Görev A :: Cumhuriyet'in kuruluşunu anlatan metne göre Ankara hangi tarihte Türkiye Devleti'nin Hükümet Merkezi olmuştur?
Görev B :: Cumhuriyet'in kuruluşunu anlatan metni son cümlesinden sonra sürdürünüz.

━━━ Sayfa

Atatürk, 1 Kasım 1922’de Saltanatın kaldırılmasında; “Efendiler, Hâkimiyet ve Saltanat hiç kimse tarafından hiç kimseye ilim gereğidir diye görüşmeyle tartışmayla verilmez. Hâkimiyet, Saltanat kuvvetle güçle, zorla alınır. Türk Milletinin hâkimiyeti ve Saltanatına zorla el koymuşlardır. Türk Milleti bu saldırganlara isyan ederek Hâkimiyet ve Saltanatını fiilen kendi eline almış bulunuyor”. Hâkimiyet ve Saltanatın kaldırılması ile Millet yönetimi doğrudan doğruya kendi eline alacağını vurgulamıştır. Halk, Milli Egemenlik ile sarayın kulu olmaktan kurtulup Cumhuriyetin özgür bireyleri haline gelmiştir.

İzmir’de denize dökülmüştür. Cumhuriyet’in kuruluşunun gerçekleştiği bu süreçte; Türk ordusu İnönü Savaşlarını, Sakarya Meydan Muhaberesi ile Başkomutanlık Meydan Savaşı'nı kazanmış, işgalci Emperyalist devletler 9 Eylül 1922’de I. Dünya Savaşı'nda savaştığımız devletler ile 11 Ekim 1922’de Mudanya Mütarekesi ve 24 Temmuz 1923’te Lozan Barış Antlaşması yapılmış ve Türkiye’nin bağımsızlığını dünya devletleri tarafından kabul edilmiştir. Atatürk, 7-8 Temmuz gecesi, Erzurum’da Mazhar Müfit Kansu’ya gizli tutulmasını istediği beş temel hedeflerinden birisi olan devlet şeklinin “Cumhuriyet” olacağının hayata geçirilmesi zamanı gelmiştir. 13 Ekim 1923’de Ankara, Türkiye Devleti’nin Hükümet Merkezi olmuştur. Mevcut rejimin isminin bütün açıklığı ile ortaya konulması, yeni devletin başkanının seçilmesi gerekli olmuştur. Türk tarihindeki en büyük devrim olan Cumhuriyet’in, Ankara’nın başkent olarak seçilmesinden 16 gün sonra ilan edilmesi tesadüf olmamıştır.

━━━━━━
━━━ Verilen Veri

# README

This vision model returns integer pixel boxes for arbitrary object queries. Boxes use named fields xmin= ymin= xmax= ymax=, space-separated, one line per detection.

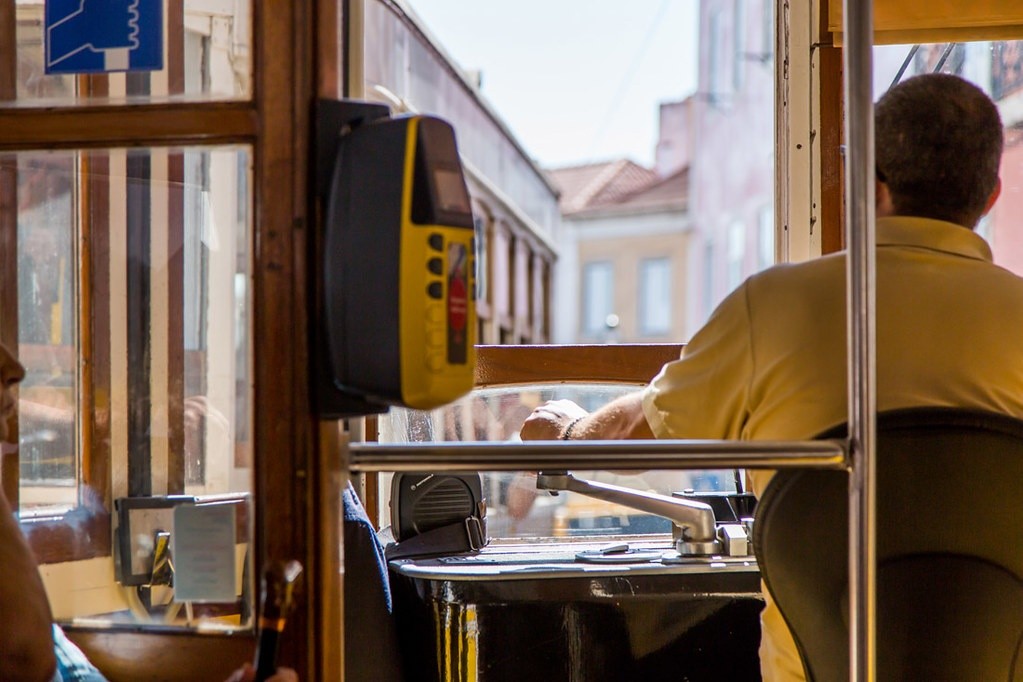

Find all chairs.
xmin=751 ymin=407 xmax=1023 ymax=682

━━━━━━

Beklenen Cevap A :: 13 Ekim 1923'te.

Beklenen Cevap B ::
Mustafa Kemal Atatürk Nutuk’ta, “Benim En büyük eserim Cumhuriyettir.” dediği Cumhuriyet kararının verilişini, yeni devletin ortaya çıkışını, anlaşılabilir ve yalın bir biçimde ortaya koymuştur. 9 Ağustos 1923’te Halk Fıkrası’nın açılış kongresinde, Atatürk’ün başkanlığında görüşmelere başlanmıştır. 11 Ağustos’ta 286 üyeli 2’nci Meclis açılmış ve Atatürk başkanlığa seçilmiştir. Rauf Orbay’ın Başbakanlıktan ayrılması üzerine yerine getirilen Fethi Okyar, hükümeti kurmuş ve İçişleri Bakanlığı görevini de kendisi üstlenmiştir. Muhalefet, Başbakan Fethi Okyar ve bakanları hakkında ağır eleştirilerde bulunması ile büyük sıkıntılar yaşanmıştır. Bu olaylar yaşanırken Atatürk; “Uygulanması için sıra beklediğim bir düşüncenin uygulama zamanı gelmişti. Bunu itiraf edeyim”. Sözleri ile Cumhuriyet’in kuruluşu için zamanın geldiğini söylemiştir. İçişleri Bakanlığı görevini bırakmasını istediği Fethi Okyar, 24 Ekim’de görevi bırakmış ve Ali Fuat Cebesoy’da aynı gün Meclis 2’nci Başkanlığı görevinden ayrılmıştır. Atatürk, olaylara müdahale için 26 Ekim’de kabineyi Çankaya’da toplamış ve durumu inceledikten sonra orduların başında bulunan Genelkurmay Başkanı Fevzi Çakmak hariç kabinenin istifa etmesine karar vermiştir.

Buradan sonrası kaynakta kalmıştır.